Myths about the Google Generation:
Skilled online searchers
Ease with new gadgets
Always connected
Effective multi-taskers
Require constant stimulation
Must be entertained
Learn by doing

Mythbusting
The do use the stuff, but not generating content, don’t understand the backend of the technology
Don’t have a mental map of the technology, little transferable skills, ramifications for new services, they don’t fit into student’s understandings of what they already know
We need to build the map that allows the students to transfer skills
We can’t build services and resources built on the myths

Digital Divide
Still very real
only about 62% of US homes have a computer in the home
99% of US schools have computers and Internet, but it varies widely in hardware and access
Differential training and use of the technology, very different skill sets

Fault lines:
Number 1 line is still race: 65% white, 45% African American, 30% Latino households have computers
Also fault line via class

Persistent effects:
Students get their information and do groupwork online, students do not get training in universities and therefore self-select out of certain majors that use a lot of technology, creates a divide in education

Challenges:
Students put a lot of weight on what their faculty say

Challenges: Faculty
What Faculty Know or Don’t: learn how to do research from their instructors through Ph.d, have informal networks
Expect students to figure it out on their own, but students need context and help
Equipment: need to think of technology as part of a skill set
Faculty not highly trained in teaching: learn to teach through sitting through classes, how can we help professors with their teaching?

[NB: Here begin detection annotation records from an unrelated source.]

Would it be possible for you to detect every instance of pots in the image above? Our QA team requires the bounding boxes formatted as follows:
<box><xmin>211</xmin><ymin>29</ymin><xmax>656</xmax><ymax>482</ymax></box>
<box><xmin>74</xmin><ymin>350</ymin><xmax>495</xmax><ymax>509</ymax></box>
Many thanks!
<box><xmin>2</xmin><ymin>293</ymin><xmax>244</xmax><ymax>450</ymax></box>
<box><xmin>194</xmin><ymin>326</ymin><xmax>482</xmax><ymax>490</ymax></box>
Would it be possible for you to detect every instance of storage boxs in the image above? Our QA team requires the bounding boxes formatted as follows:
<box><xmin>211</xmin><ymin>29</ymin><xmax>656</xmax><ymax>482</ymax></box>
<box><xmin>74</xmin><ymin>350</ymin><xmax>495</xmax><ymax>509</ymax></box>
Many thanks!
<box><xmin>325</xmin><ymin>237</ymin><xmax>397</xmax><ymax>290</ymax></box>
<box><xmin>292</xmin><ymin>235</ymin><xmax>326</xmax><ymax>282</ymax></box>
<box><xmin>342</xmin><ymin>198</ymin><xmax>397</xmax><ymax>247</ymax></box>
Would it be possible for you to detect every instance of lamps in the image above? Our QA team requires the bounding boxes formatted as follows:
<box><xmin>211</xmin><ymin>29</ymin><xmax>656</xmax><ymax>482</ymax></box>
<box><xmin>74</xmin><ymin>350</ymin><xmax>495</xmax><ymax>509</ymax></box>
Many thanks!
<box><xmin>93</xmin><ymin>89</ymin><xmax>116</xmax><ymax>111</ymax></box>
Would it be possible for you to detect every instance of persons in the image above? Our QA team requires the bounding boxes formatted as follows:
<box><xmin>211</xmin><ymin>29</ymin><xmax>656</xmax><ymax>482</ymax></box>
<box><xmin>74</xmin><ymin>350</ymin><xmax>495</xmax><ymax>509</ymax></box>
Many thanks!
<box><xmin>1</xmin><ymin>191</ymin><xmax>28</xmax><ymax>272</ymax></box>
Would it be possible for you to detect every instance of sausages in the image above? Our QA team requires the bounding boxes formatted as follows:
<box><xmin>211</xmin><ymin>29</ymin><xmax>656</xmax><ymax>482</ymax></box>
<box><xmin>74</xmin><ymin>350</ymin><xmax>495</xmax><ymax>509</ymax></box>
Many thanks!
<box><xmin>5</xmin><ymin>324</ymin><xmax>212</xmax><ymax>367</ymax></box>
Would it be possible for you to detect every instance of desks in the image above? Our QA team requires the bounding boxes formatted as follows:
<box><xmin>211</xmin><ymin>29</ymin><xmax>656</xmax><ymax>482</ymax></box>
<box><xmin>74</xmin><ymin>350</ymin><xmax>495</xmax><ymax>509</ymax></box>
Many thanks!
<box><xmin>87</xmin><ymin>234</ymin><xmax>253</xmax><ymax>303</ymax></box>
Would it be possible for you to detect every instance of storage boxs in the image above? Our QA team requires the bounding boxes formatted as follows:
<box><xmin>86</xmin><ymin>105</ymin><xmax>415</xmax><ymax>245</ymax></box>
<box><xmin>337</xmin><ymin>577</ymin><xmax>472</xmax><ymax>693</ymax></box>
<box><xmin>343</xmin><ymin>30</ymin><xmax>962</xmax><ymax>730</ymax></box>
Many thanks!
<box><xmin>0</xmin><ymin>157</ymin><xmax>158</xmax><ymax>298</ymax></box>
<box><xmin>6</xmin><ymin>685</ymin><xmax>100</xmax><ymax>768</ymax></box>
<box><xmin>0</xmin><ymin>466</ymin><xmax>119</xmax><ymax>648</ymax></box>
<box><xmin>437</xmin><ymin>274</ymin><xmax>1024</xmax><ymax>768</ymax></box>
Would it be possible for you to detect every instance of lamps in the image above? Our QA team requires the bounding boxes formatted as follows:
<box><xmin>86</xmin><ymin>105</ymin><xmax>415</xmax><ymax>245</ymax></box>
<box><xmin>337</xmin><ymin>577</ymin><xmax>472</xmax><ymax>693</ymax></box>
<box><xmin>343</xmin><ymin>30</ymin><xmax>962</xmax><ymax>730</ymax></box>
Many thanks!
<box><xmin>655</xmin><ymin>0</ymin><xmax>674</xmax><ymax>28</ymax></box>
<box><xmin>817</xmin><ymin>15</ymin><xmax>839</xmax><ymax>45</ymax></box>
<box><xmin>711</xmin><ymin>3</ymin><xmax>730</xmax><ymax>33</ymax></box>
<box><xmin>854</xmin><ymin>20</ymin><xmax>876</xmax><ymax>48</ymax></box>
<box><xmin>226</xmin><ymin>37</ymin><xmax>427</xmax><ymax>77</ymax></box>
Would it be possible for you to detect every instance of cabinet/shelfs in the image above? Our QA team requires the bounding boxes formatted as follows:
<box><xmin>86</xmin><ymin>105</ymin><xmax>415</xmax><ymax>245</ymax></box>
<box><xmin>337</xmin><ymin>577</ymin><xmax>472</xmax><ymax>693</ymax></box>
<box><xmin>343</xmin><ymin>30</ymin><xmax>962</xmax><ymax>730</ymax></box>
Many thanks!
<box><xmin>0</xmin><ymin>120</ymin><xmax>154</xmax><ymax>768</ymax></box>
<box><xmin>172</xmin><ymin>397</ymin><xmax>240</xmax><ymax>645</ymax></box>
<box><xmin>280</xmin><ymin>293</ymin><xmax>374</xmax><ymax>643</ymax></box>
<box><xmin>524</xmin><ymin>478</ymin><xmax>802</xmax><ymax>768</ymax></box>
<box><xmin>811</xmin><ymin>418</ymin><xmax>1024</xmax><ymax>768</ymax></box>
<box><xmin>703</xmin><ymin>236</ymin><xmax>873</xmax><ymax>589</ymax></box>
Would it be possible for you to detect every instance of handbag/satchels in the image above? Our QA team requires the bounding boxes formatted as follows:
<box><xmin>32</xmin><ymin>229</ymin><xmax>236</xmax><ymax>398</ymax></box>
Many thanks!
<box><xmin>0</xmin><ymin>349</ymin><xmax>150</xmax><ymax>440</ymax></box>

Think of technology as Education Technology and do training to show how to use technology to make the teaching better. How do you integrate technology into teaching? Have library step in and help with the training.

Getting faculty on Board:
Owning our own expertise–help faculty use the content effectively, because hey, librarians rock! We need to own our librarianship.
Competitive processes for course development–give faculty stipends and workshops
Make connections–get out there and network and make connections, “let’s have coffee,” need to have relationships in order to then get people to use the library
Classroom instruction–have faculty attend the session with their students, the faculty will learn stuff too
Leveraging reaccreditation process–include technology outcomes as part of this process

Campus IT
Scarce resources–go if something is not working
IT can’t implement everything–librarians have to do it
Lots of open source software–free, but requires a lot of time to implement and maintain, so consider what you do
What is the model for teaching and training–librarians are great and are a link among students, faculty and technology

Learning Spaces
Library is a safe learning space–students can fail without consequence of grades
How to strategies for engaging students/faculty
Workshops–great to have face to face contact
Making equipment available–can check out laptops, cameras, etc. from the library
Actionable assignments–use technology in an assignment, eg. make a documentary, photojournalism, etc.
Partnerships–again, network!

Moving Forward–Learning Spaces
Libraries are a unique spaces on campus, safe learning spaces
Technology is fun and libraries are for learning, technology should help or enable learning
Critical thinking and metal maps–learning should be fun and technology should support learning

Building the Bridge
Build the workshops that help build skills
Gadgets support learning
We are the adults and students need to have a voice, but what they want is not always what they need, we don’t need to entertain the students 24/7
Have space and structure to play
Be skeptical about what the media says about the Digital Generation

Great presentation, love the LOL cats photos, wonderful energy!

Take Home Message: It’s all about community. Technology supports learning and is the means to the end, which is having faculty and students understand how technology helps.